***** SOURCE EXTRACT
Great! Phew! Thank you! Less complicated for me to copy-paste certain sections instead of completely re-invent the wheel.

mamselle

But keep track.

I work for a guy who likes to recycle his words a lot.

One has to remind him he's already used those three paragraphs on the group's website, and in his annual report, and that a third unchanged usage in the grant proposal is going to sound weird to the folks who read the proposal and then go to the site to see what it looks like.

If I see whole chunks of text or particularly pithy phrases repeated exactly between a published article and a book, it should be because the article has become a chapter in the book.

It's also possible to get certain phrases in your head more generally, and re-re-re-use them mercilessly without being aware of it.

So....keep track and don't over-do it.

Not to be dire, but because readers do remember such things and may become irritated by them.

M.
Forsake the foolish, and live; and go in the way of understanding.

Reprove not a scorner, lest they hate thee: rebuke the wise, and they will love thee.

Give instruction to the wise, and they will be yet wiser: teach the just, and they will increase in learning.

Dismal

Certainly you can use the text you already wrote, but I agree with the commenter above.  Why do you need to virtually cut and paste without any further revisions and improvements?  Have you already peaked as a writer and no improvements are possible?  But you have identified one of the benefits of writing class papers on a topic you intend to spend more time on.  Very efficient.
**********
***** PROVIDED INFORMATION
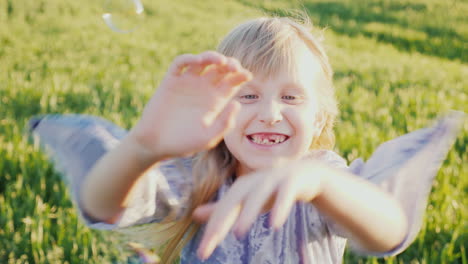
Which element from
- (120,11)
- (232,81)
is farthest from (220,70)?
(120,11)

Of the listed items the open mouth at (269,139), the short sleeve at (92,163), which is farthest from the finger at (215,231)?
the open mouth at (269,139)

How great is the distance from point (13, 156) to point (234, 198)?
2.95m

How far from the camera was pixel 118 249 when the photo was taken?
276 centimetres

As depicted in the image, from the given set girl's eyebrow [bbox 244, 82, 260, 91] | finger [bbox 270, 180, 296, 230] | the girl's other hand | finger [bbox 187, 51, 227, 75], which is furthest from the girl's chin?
finger [bbox 270, 180, 296, 230]

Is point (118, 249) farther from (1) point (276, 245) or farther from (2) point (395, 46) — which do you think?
(2) point (395, 46)

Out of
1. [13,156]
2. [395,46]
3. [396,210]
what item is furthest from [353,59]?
[396,210]

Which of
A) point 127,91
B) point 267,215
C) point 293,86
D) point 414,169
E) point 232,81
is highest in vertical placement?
point 232,81

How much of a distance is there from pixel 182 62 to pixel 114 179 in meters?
0.38

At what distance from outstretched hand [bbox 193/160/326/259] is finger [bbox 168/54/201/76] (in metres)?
0.29

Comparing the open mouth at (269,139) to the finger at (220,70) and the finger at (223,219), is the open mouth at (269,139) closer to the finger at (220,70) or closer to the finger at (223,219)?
the finger at (220,70)

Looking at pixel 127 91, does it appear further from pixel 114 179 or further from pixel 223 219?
pixel 223 219

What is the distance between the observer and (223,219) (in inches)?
36.4

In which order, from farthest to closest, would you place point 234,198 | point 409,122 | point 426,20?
point 426,20, point 409,122, point 234,198

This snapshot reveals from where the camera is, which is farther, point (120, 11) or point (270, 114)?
point (120, 11)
**********
→ SET OF TASKS:
**1)** In the thread about reusing one's own writing, when does mamselle say it is acceptable for whole chunks of text to repeat exactly between a published article and a book?
**2)** In one to three sentences, explain why mamselle, in the thread about reusing one's own writing, advises keeping track of recycled text and not overdoing it.
**3)** Continue the thread about reusing one's own writing, starting after its last sentence.

→ RESPONSES PER TASK:
**1)** When the article has become a chapter in the book.

**2)** Readers remember repeated passages and may become irritated by them. In mamselle's workplace example, people who read a grant proposal and then visit the group's website would find the same three unchanged paragraphs sounding weird.

**3)**
adel9216

Quote from: mamselle on January 13, 2020, 05:52:26 PM
But keep track.

I work for a guy who likes to recycle his words a lot.

One has to remind him he's already used those three paragraphs on the group's website, and in his annual report, and that a third unchanged usage in the grant proposal is going to sound weird to the folks who read the proposal and then go to the site to see what it looks like.

If I see whole chunks of text or particularly pithy phrases repeated exactly between a published article and a book, it should be because the article has become a chapter in the book.

It's also possible to get certain phrases in your head more generally, and re-re-re-use them mercilessly without being aware of it.

So....keep track and don't over-do it.

Not to be dire, but because readers do remember such things and may become irritated by them.

M.

Makes sense. I have to keep track, and I will. And yes, you are totally right. I can think of a few writers that recycle over and over again the same things and it is irritating to people.

adel9216

Quote from: Dismal on January 13, 2020, 06:22:24 PM
Certainly you can use the text you already wrote, but I agree with the commenter above.  Why do you need to virtually cut and paste without any further revisions and improvements?  Have you already peaked as a writer and no improvements are possible?  But you have identified one of the benefits of writing class papers on a topic you intend to spend more time on.  Very efficient.

I have made minor changes. It's just a few paragraphs of definitions of concepts with examples so I did copy-paste those. It's a small portion of the chapter.

I was invited to contribue to this book because of my doctoral work, so I did not do this intentionally but my paper will be useful in parts for this which is great.

Kron3007

Quote from: Dismal on January 13, 2020, 06:22:24 PM
Certainly you can use the text you already wrote, but I agree with the commenter above.  Why do you need to virtually cut and paste without any further revisions and improvements?  Have you already peaked as a writer and no improvements are possible?  But you have identified one of the benefits of writing class papers on a topic you intend to spend more time on.  Very efficient.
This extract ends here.